EXTRACT PROVIDED below:

Wednesday, October 17, 2012

Two men dead after Car Crash in Overland Park

Generic flashing police lights_20100409101836_JPGStumbled upon this article on NBC Channel 41's website.  This happened just up the street from my office and it is just terrible.  A couple of men got in an car accident in Overland Park and both ended up passing away.   My prayers go out to the grieving families.  Hopefully the families or their representatives will do some investigation and determine what actually happened and hold the party at fault responsible.  Here is the story.

 

 

 Police identify victims of fatal crash at 103rd Street and Nall

By: 41 Action News Staff
KANSAS CITY, Mo. - Police have identified two men killed in a car crash Saturday morning at an Overland Park intersection.  A witness told police that around 5:40 a.m., a red Ford 250 pickup truck was traveling southbound on Nall Avenue when it collided with a gray Buick traveling westbound on 103rd Street. The truck then struck a light pole.

The driver of the truck, identified as 49-year-old Wayne Willeford, of Prairie Village, Kan., was pronounced dead at the scene, according to a statement from the Overland Park Police Department.
The driver of the Buick has been identified as William Pennington, 77, of Overland Park. Pennington was transported to an area hospital, where he later died.

End of EXTRACT PROVIDED.
DATASET EXTRACT below:

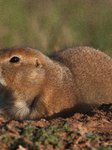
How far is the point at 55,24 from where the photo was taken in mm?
11734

End of DATASET EXTRACT.

EXERCISES TO COMPLETE:
a – Using the Overland Park crash post, decide whether each statement agrees with it. Answer yes or no for each, and quote the deciding words exactly.
(i) The pickup truck was heading south on Nall Avenue.
(ii) The driver of the Buick died at the scene.
(iii) Wayne Willeford lived in Prairie Village.
b – Please pick up the Overland Park crash post from its last sentence and write what comes next.
Nothing here depends on the lines, so you can set them aside.

RESULTS OF THE TASKS:
a –
(i) Yes: "a red Ford 250 pickup truck was traveling southbound on Nall Avenue"
(ii) No: "Pennington was transported to an area hospital, where he later died."
(iii) Yes: "49-year-old Wayne Willeford, of Prairie Village, Kan."

b –
Pennington's wife, Evelyn, said she found the accident blocks from their home. She had gone looking for Bill because he hadn't shown up for a doctor's appointment.  Pennington endured tragedies like losing a sibling at a young age and losing a child. That, family members say, is why he lived life to the fullest and never took life's stresses too seriously. He loved to tell stories and adored his only grandchild. He and Evelyn had been married almost 60 years. He loved being outdoors and took up hobbies like cowboy shooting and golf.

His son, Gregg, hopes people will use their tragic loss as a reminder to be better behind the wheel after such a simple decision took their father's life.  "There are a lot of people out there that don't realize that they're driving one-ton and two-ton and three-ton lethal weapons," Pennington said. "They can be more respectful to each other and traffic."  There was no one else in either vehicle at the time of the crash.